In the most significant legal victory against California's COVID-19 health orders, the high court issued rulings late Friday in two cases where churches argued the restrictions violated their religious liberty. The justices said for now California can't continue with a ban on indoor church services, but it can limit attendance to 25% of a building's capacity and restrict singing and chanting inside.
The new state guidelines limit attendance at indoor services in areas with widespread or substantial virus spread to 25% of a building's capacity. Indoor services in areas with moderate to minimum spread are limited to 50% capacity.
California had put the ban in place arguing that the virus is more easily transmitted indoors and that singing releases tiny droplets that can carry the disease.
Newsom's office said those measures were imposed to protect worshippers from getting infected.
"We will continue to enforce the restrictions the Supreme Court left in place and, after reviewing the decision, we will issue revised guidelines for worship services to continue to protect the lives of Californians," the governor's press secretary, Daniel Lopez, said in a statement.
Justice Barrett's First Signed Opinion
The justices were acting on emergency requests to halt the restrictions from South Bay United Pentecostal Church in Chula Vista and Pasadena-based Harvest Rock Church and Harvest International Ministry, which has more than 160 churches across the state.
The court's newest justice, Amy Coney Barrett, said in her first signed opinion that it was up to churches to demonstrate that they were entitled to relief from the singing ban. Writing for herself and Justice Brett Kavanaugh, she said it wasn't clear at this point whether the singing ban was being applied "across the board."
Pastor Art Hodges of the South Bay United Pentecostal Church told KNSD-TV he was just relieved that churches would be legally allowed to meet again.
You can go to your house of worship, as of now! You can go back to church, we're excited about that," he said.
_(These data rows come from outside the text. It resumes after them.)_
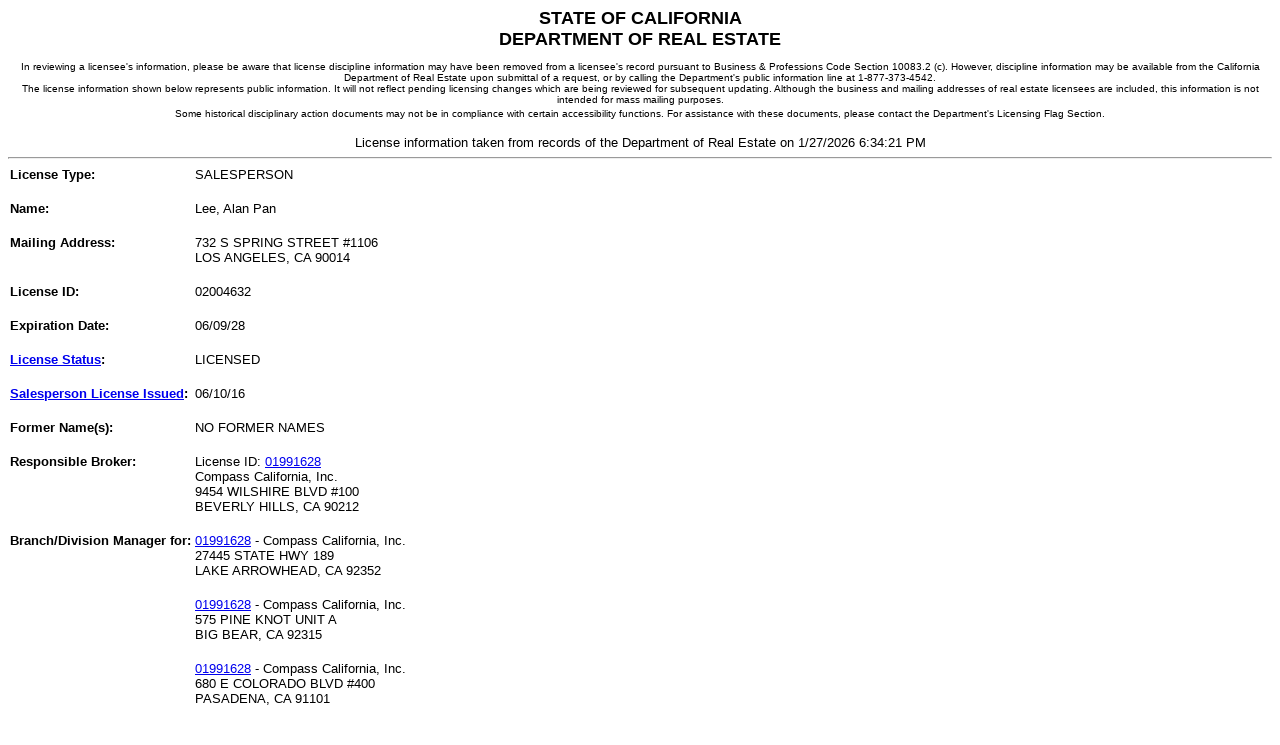

--- FILE ---
content_type: text/html
request_url: https://www2.dre.ca.gov/PublicASP/pplinfo.asp?License_id=02004632
body_size: 5731
content:

 <html xmlns="https://www.w3.org/1999/xhtml" xml:lang="en" lang="en">
   <head>
   <title>Public License Lookup - DRE</title>
   <meta http-equiv="content-type" content="text/html; charset=UTF-8"/>
   <meta name="creation_date" content="12-10-01"/>
   <meta name="web_author_id" content="California Department of Real Estate"/>
   <meta content="_top" http-equiv="Windows-target"/>
   <meta http-equiv="content-language" content="en"/>  
   <script>var clicky_site_ids = clicky_site_ids || []; clicky_site_ids.push(101296718);</script>
    <script async src="//static.getclicky.com/js"></script>
   <script type="text/javascript">
       var defaultMainList = "Home";
   </script> 
   <!-- [if IE 6]>
   <link rel="stylesheet" type="text/css" href="/calbre_css/ie6.css" />
   <![endif] -->

   </head>
   <body>

<center>
<font face="Arial,Helvetica" SIZE=4>
	                      <strong>STATE OF CALIFORNIA<br/>DEPARTMENT OF REAL ESTATE</strong><br/>
                               <FONT FACE="Verdana,Arial,Helvetica" SIZE=-2><br/>
	                       In reviewing a licensee's information, please be aware that license discipline 
                               information may have been removed from a licensee's record pursuant to Business &
                               Professions Code Section 10083.2 (c). However, discipline information may be available 
                               from the California Department of Real Estate upon submittal of a request, or by calling 
                               the Department's public information line at 1-877-373-4542.<br/>
                               The license information shown below represents public information. It will not reflect 
                               pending licensing changes which are being reviewed for subsequent updating. Although the
                               business and mailing addresses of real estate licensees are included, this information is
                               not intended for mass mailing purposes.<br/>
	                       Some historical disciplinary action documents may not be in compliance with certain accessibility functions.
	                       For assistance with these documents, please contact the Department's Licensing Flag Section.
	                       </font>
	                       <FONT FACE="Arial,Helvetica" SIZE=-1>
	                       <br/><br/>License information taken from records of the Department of Real Estate on 
	                       1/27/2026 6:34:21 PM
<hr/></font></center>
<table border="0" cellspacing="0" cellpadding="2">
<tr valign="top"><td><FONT FACE="Arial,Helvetica" size=2><strong>License Type:</strong><font><br/></td><td><FONT FACE="Arial,Helvetica" size=2>SALESPERSON<br/><br/></font></td></tr><tr valign="top"><td><FONT FACE="Arial,Helvetica" size=2><strong>Name:</strong><font><br/></td><td><FONT FACE="Arial,Helvetica" size=2>Lee, Alan Pan <br/><br/></font></td></tr><tr valign="top"><td><FONT FACE="Arial,Helvetica" size=2><strong>Mailing Address:</strong><font><br/></td><td><FONT FACE="Arial,Helvetica" size=2>732 S SPRING STREET #1106<br/>LOS ANGELES, CA  90014<br/><br/></font></td></tr><tr valign="top"><td><FONT FACE="Arial,Helvetica" size=2><strong>License ID:</strong><font><br/></td><td><FONT FACE="Arial,Helvetica" size=2>02004632<br/><br/></font></td></tr><tr valign="top"><td><FONT FACE="Arial,Helvetica" size=2><strong>Expiration Date:</strong><font><br/></td><td><FONT FACE="Arial,Helvetica" size=2>06/09/28<br/><br/></font></td></tr><tr valign="top"><td><FONT FACE="Arial,Helvetica" size=2><strong><A HREF = "/static/licstatus.htm">License Status</A>:</strong><font><br/></td><td><FONT FACE="Arial,Helvetica" size=2>LICENSED <br/><br/></font></td></tr><tr valign="top"><td><FONT FACE="Arial,Helvetica" size=2><strong><A HREF = "/static/xplndate.htm">Salesperson License Issued</A>:</strong><font><br/></td><td><FONT FACE="Arial,Helvetica" size=2>06/10/16       <br/><br/></font></td></tr><tr valign="top"><td><FONT FACE="Arial,Helvetica" size=2><strong>Former Name(s):</strong><font><br/></td><td><FONT FACE="Arial,Helvetica" size=2>NO FORMER NAMES<br/><br/></font></td></tr><tr valign="top"><td><FONT FACE="Arial,Helvetica" size=2><strong>Responsible Broker:</strong><font><br/></td><td><FONT FACE="Arial,Helvetica" size=2>License ID: <a href = "pplinfo.asp?License_id=01991628">01991628 </a><br/>Compass California, Inc.<br/>9454 WILSHIRE BLVD #100<br/>BEVERLY HILLS, CA  90212<br/><br/></font></td></tr><tr valign="top"><td><FONT FACE="Arial,Helvetica" size=2><strong>Branch/Division Manager for:</strong><font><br/></td><td><FONT FACE="Arial,Helvetica" size=2><A HREF = "pplinfo.asp?License_id=01991628">01991628</A> - Compass California, Inc.<br/>27445 STATE HWY 189<br/>LAKE ARROWHEAD, CA  92352<br/><br/></font></td></tr><tr valign="top"><td></td><td><FONT FACE="Arial,Helvetica" size=2><A HREF = "pplinfo.asp?License_id=01991628">01991628</A> - Compass California, Inc.<br/>575 PINE KNOT UNIT A<br/>BIG BEAR, CA  92315<br/><br/></font></td></tr><tr valign="top"><td></td><td><FONT FACE="Arial,Helvetica" size=2><A HREF = "pplinfo.asp?License_id=01991628">01991628</A> - Compass California, Inc.<br/>680 E COLORADO BLVD #400<br/>PASADENA, CA  91101<br/><br/></font></td></tr><tr valign="top"><td><FONT FACE="Arial,Helvetica" size=2><strong><A HREF = "/static/lic_comment.htm">Comment</A>:</strong><font><br/></td><td><FONT FACE="Arial,Helvetica" size=2>NO DISCIPLINARY ACTION<br/><br/></font></td></tr><tr valign="top"><td></td><td><FONT FACE="Arial,Helvetica" size=2>NO OTHER PUBLIC COMMENTS<br/><br/></font></td></tr><tr valign="top"><td></td><td><FONT FACE="Arial,Helvetica" size=2>>>>> Public information request complete <<<<<br/><br/></font></td></tr></table></body></html>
The church has defied state orders since last May by holding service indoors while following COVID-19 safety protocols, Hodges said. He said he was thankful to hold services on Sunday "without any pressure or threat or concern" and added that the 25% attendance limit will make him add two or three more services to accommodate church members.
"It at least allows us some wiggle room to operate," he said.
Some Churches Will Keep Fighting for Right to Worship with Singing
Some churches opened their doors to worshippers on Sunday following the governor's announcement.
"This morning we declare that this house will be a house of freedom," announced Pastor Brittany Koopman at Harvest Rock Church near Los Angeles, one of the churches that sued the state over the ban. She led a socially distanced indoor crowd in prayer before Sunday's service, which was also streamed online.
Che Ahn, Harvest Rock's senior pastor, told his congregation that the church would defy the ban on singing.
"Fifty percent of worship is singing. We're gonna sing no matter what," Ahn said at the beginning of the service Sunday. He thanked the Supreme Court and said his lawyers would continue to petition for the right to sing during indoor services. The church argued the state was unfairly restricting churches while allowing the entertainment industry to film TV singing competitions.
Ahn called the state rules "draconian" and urged his congregants to sign a petition to recall Gov. Gavin Newsom.
Other places of worship decided it might be best to wait.
The head of Grace Cathedral in San Francisco said the Supreme Court was "not doing anyone a favor" by lifting the ban.
"We're trying to follow the science and we're trying to be patient," Dean Malcolm Clemens Young told the San Francisco Chronicle.
The Archdiocese of Los Angeles, the largest of its kind in the U.S. with more than five million Catholics, cautiously advised "parishes who choose to return" to indoor worship to follow the singing and room-capacity rules, in addition to requiring physical distancing and face masks.
"The Archdiocese of Los Angeles is gratified by the Supreme Court's decision to allow indoor worship services," it said in a statement.